Modern Batik: From Culture to Couture

Modern Batik: From Culture to Couture
March 11, 2020
Kapten Batik Boutique

Kapten Batik Boutique

Farhan Omar and Mohamad Ekram Faiz, founders of Kapten Batik

Farhan Omar and Mohamad Ekram Faiz, founders of Kapten Batik

Batik Boutique

Batik Boutique

Brava Batik collections

Brava Batik collections

When it comes to contemporary Malaysian fashion, no other item has experienced more of a ‘glow up’ than batik. What had been a traditional garment, worn only by elders at home or to formal events, has exploded among the chic and trendy in Kuala Lumpur.

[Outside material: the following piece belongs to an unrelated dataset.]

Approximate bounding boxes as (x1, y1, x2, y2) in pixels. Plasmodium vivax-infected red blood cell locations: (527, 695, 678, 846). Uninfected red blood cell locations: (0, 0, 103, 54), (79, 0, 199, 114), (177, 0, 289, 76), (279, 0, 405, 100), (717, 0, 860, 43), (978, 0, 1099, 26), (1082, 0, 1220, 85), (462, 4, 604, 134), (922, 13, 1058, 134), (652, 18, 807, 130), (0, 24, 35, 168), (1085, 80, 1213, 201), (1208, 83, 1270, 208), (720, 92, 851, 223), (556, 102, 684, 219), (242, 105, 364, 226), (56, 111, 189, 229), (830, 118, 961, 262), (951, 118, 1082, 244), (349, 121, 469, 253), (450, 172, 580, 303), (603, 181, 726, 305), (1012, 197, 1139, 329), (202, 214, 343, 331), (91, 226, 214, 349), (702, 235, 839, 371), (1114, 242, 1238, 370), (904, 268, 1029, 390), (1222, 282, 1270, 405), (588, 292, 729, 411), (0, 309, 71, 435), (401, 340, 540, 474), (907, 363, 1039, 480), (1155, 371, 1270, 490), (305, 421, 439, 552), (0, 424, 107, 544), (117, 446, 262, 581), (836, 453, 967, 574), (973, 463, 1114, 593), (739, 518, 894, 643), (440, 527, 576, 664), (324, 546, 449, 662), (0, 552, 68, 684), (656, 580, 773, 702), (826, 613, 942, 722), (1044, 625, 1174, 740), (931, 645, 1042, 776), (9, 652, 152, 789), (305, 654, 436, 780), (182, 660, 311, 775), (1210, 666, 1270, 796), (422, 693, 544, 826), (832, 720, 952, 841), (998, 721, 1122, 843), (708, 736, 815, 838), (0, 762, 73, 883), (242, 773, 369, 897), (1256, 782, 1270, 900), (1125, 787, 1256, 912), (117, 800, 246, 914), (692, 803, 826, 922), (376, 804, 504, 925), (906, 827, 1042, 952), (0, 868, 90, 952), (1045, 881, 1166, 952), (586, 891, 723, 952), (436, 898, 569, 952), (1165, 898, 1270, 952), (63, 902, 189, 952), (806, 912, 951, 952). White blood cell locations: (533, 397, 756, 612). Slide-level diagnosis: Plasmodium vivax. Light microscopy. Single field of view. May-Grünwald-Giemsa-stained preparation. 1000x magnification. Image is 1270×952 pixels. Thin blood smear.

Driven by creative independent designers, this age-old artform – lightweight, beautiful and perfect for tropical weather - has been transformed into practical yet stylish outfits and accessories. Today, we see batik adorning anything from hair accessories and tote bags to shift dresses, easy shirts, drapey blouses, wrap skirts and more.


Reimagining batik for the modern Malaysian

Kapten Batik was founded by two engineers, Farhan Omar and Mohamad Ekram Faiz, who deviated from their career paths to make men’s shirts with batik sourced from various parts of the world. Their designs feature batik from as near as Terengganu and Kelantan to Cirebon and Pekalongan in Indonesia, and as far as Jaipur in India.

Speaking to the New Straits Times, Farhan described their method: “We went to places that are out of the way because we wanted to find prints that are unique and exclusive to us.

“We can’t use the same designs as other brands, because part of our plan is to make Kapten Batik the leader in men’s batik shirts.”

Using artisanal handicraft and traditional textiles, the ready-to-wear label focuses exclusively on creating slim fit men’s shirts with contemporary designs that meet the needs of young and sophisticated urban men. As a result, it has cultivated strong support from this demographic.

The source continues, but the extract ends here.